Our Diplomacy league is the most active in North America. We average more than two league games per month in addition to Tournament play. We score all of our games using the Sum of Squares scoring system, and each player's best three scores count toward the season standings. We are known for our fierce competition, strong traditions, upstanding character and trustworthiness, and the propensity for Turkey to open to Armenia.

 

Thursday, 11 October 2018 14:53

A close call

Game No. 378, played last night at the Red Lion in Lincoln Square, nearly didn't happen. One player, en route from afar, dropped after seeing that we had a seventh without him. But that seventh had never played before and was intent on merely spectating. Meanwhile, reliable standby Christian Kline was stuck at work and uncertain of his status.

"Maybe 50 percent," he told me at 4:35.

Fortunately, he got out in time to salvage the game, which was another tight match.

(WHAT IS NEEDED): Can you resume the Diplomacy league post right after its final sentence, which ends "another tight match"? The lines after this point come from a separate source.

(DATA):
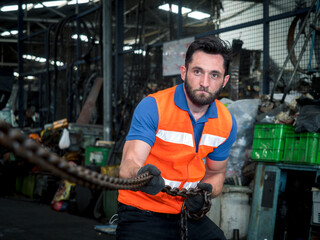 Portrait of mechanical engineer pulling chain against machine environment in the factory.
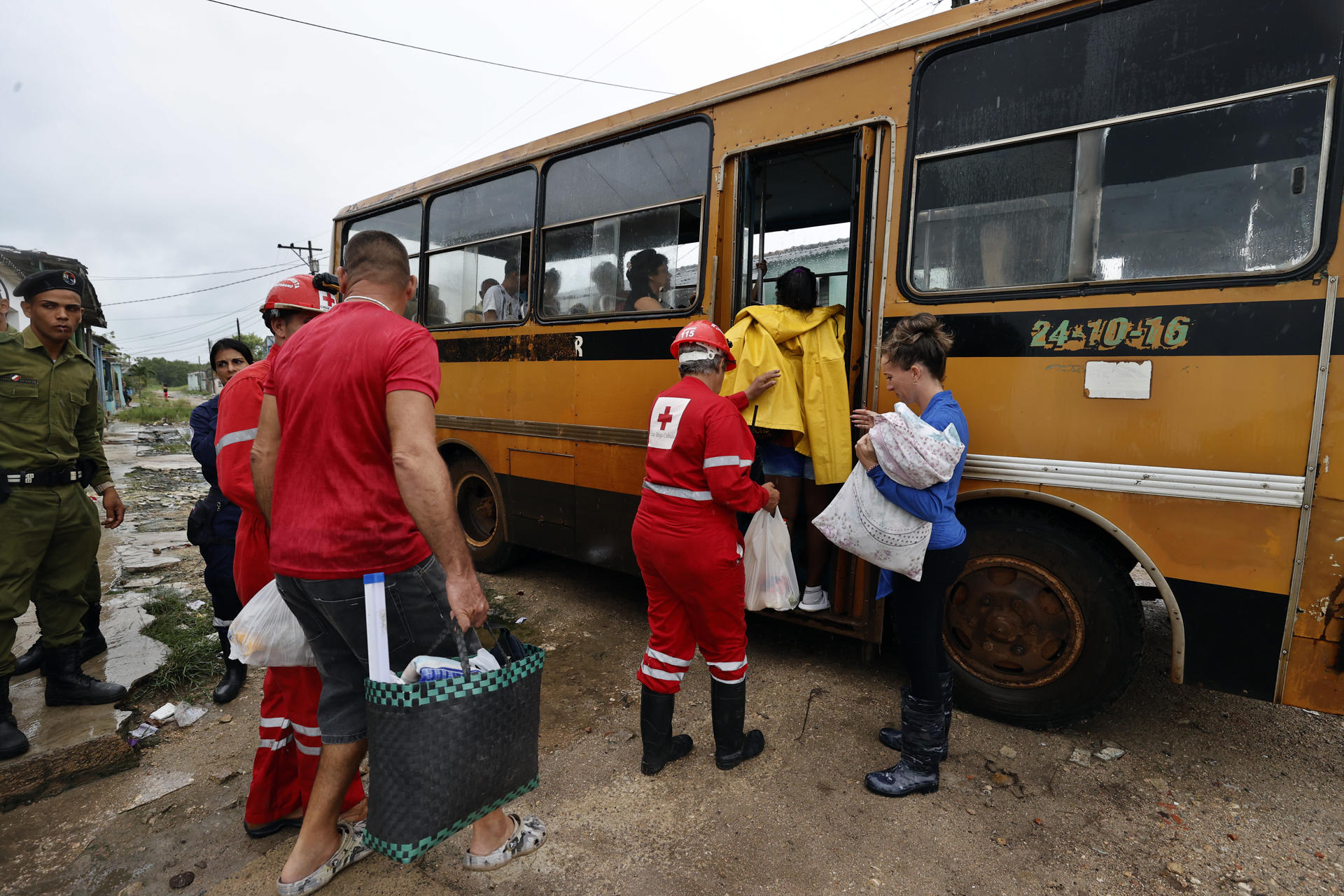 Integrantes de la Cruz Roja cubana ayudan a unas personas a subir a un autobús durante una evacuación ante la llegada del huracán Rafael, este miércoles en Surgidero de Batabanó, un puerto pesquero en la provincia occidental de Mayabeque, a unos 50 kilómetros al sur de La Habana (Cuba). EFE/ Ernesto Mastrascusa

(OUTPUT):
Playing Austria, Kline jumped out to eight centers in 1902 but was knocked back to six the following year. Bryan Pravel in Turkey grabbed the lead at eight in 1904, the penultimate year, but Ali Adib in England and Mick Johnson in France were on his tail with seven, and Kline still had six. That set up a classic final year, with all four players scrambling for the top.

The game ended by time limit after the Fall 1905 turn in the following center counts:

Thursday, 13 September 2018 16:18

Where he left off

Fresh off his win last month in the Bar Room Brawl Championship Game (not to mention a top-board finish at Weasel Moot), Christian "The Scorpion" Kline kept rolling last night at the Red Lion in Lincoln Square, topping on Opening Night for the second straight year. This top was much more modest than the whopper he pulled off in the Season 13 opener, but it was harder fought. In fact, rather than relying on his deadly sting, Kline showed off other elements of his game. He eked out the board-top with stolid defensive play and a charm offensive.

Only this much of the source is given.